SOURCE INFORMATION:
+ + + + + + +

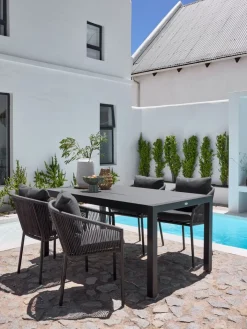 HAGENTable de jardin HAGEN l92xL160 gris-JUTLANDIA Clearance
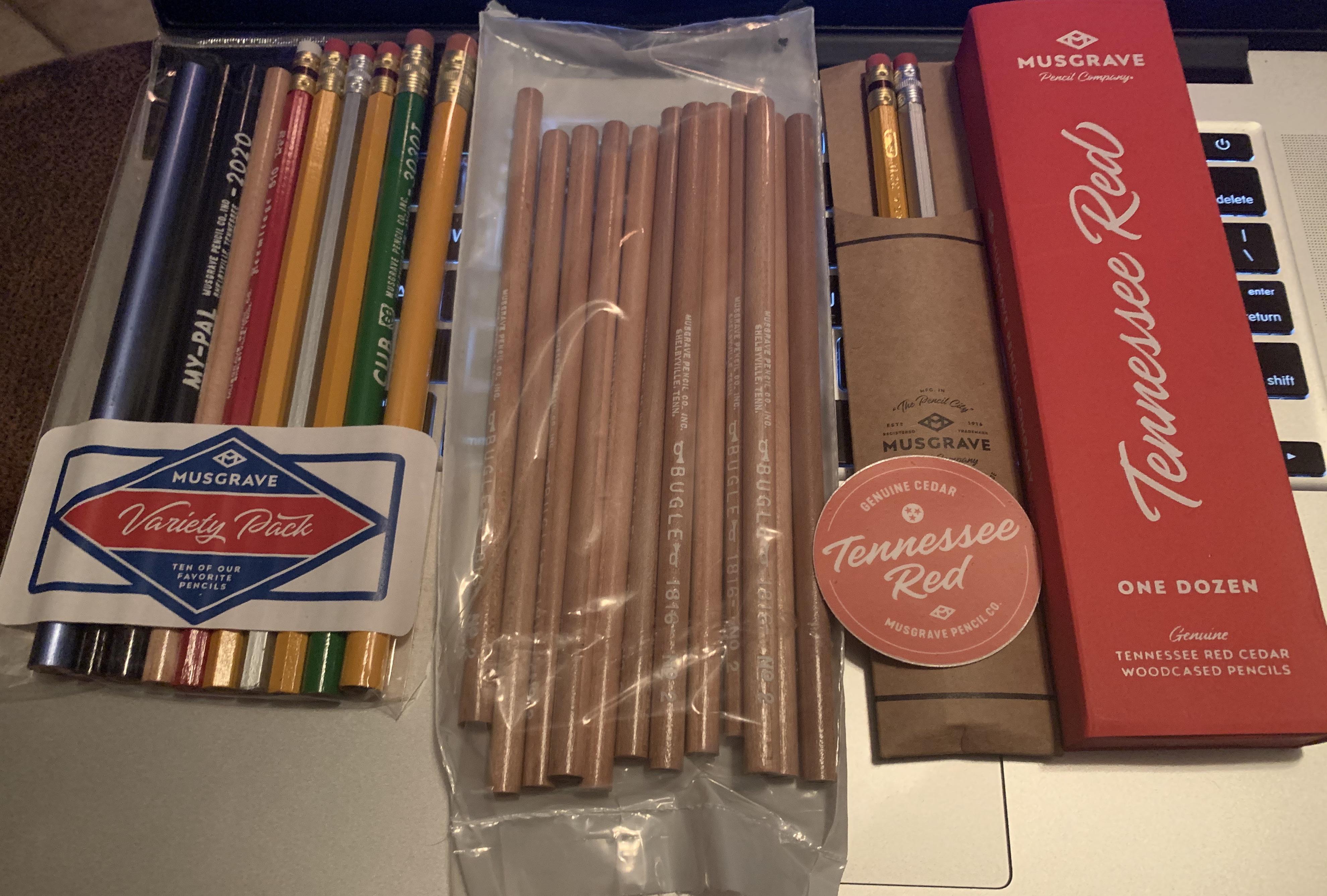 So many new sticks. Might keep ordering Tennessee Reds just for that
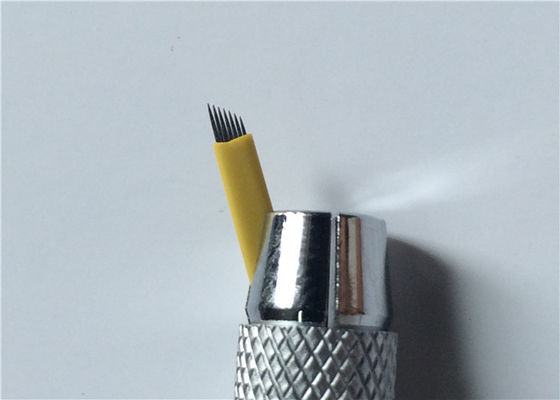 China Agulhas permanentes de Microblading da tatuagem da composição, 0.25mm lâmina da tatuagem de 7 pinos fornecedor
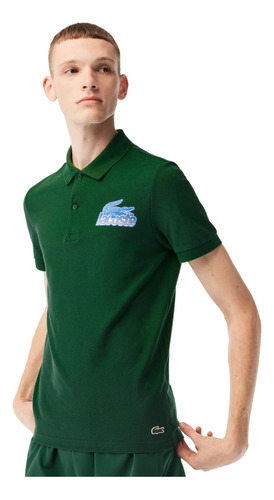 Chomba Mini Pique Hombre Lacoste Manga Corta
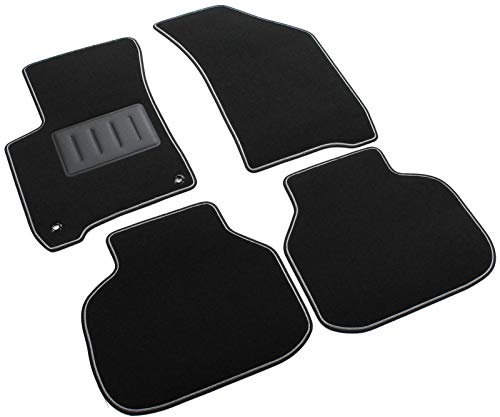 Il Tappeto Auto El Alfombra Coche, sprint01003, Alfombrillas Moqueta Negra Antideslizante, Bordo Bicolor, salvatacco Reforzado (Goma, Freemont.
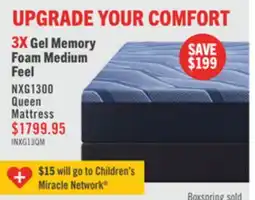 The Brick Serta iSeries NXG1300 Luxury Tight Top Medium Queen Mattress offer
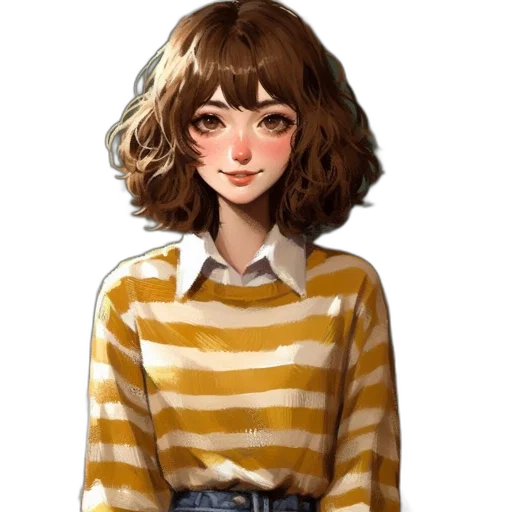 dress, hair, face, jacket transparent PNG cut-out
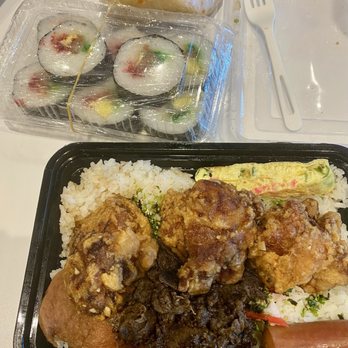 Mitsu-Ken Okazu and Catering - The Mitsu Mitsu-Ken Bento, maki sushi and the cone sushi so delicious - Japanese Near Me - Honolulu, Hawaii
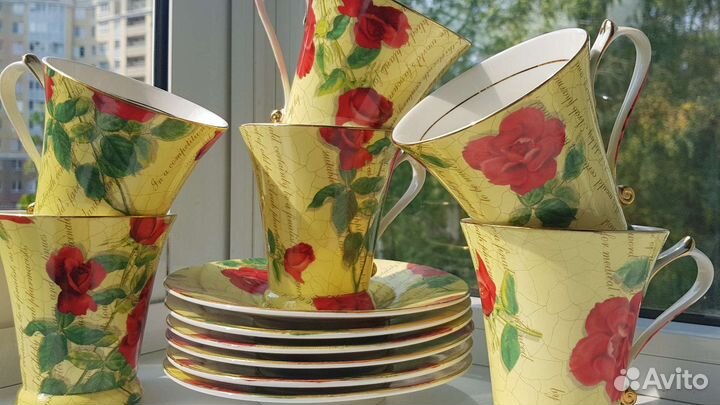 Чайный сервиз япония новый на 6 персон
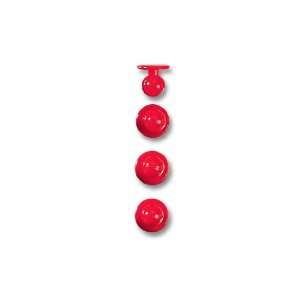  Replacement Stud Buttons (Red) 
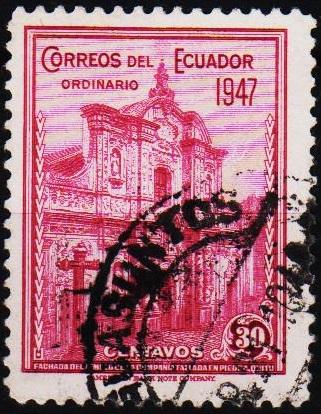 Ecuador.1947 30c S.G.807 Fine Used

+ + + + + + +

THE PROBLEM:
Copy the text of every row above character for character, leaving out the pictures.

TASK RESPONSE:
 HAGENTable de jardin HAGEN l92xL160 gris-JUTLANDIA Clearance
 So many new sticks. Might keep ordering Tennessee Reds just for that
 China Agulhas permanentes de Microblading da tatuagem da composição, 0.25mm lâmina da tatuagem de 7 pinos fornecedor
 Chomba Mini Pique Hombre Lacoste Manga Corta
 Il Tappeto Auto El Alfombra Coche, sprint01003, Alfombrillas Moqueta Negra Antideslizante, Bordo Bicolor, salvatacco Reforzado (Goma, Freemont.
 The Brick Serta iSeries NXG1300 Luxury Tight Top Medium Queen Mattress offer
 dress, hair, face, jacket transparent PNG cut-out
 Mitsu-Ken Okazu and Catering - The Mitsu Mitsu-Ken Bento, maki sushi and the cone sushi so delicious - Japanese Near Me - Honolulu, Hawaii
 Чайный сервиз япония новый на 6 персон
  Replacement Stud Buttons (Red) 
 Ecuador.1947 30c S.G.807 Fine Used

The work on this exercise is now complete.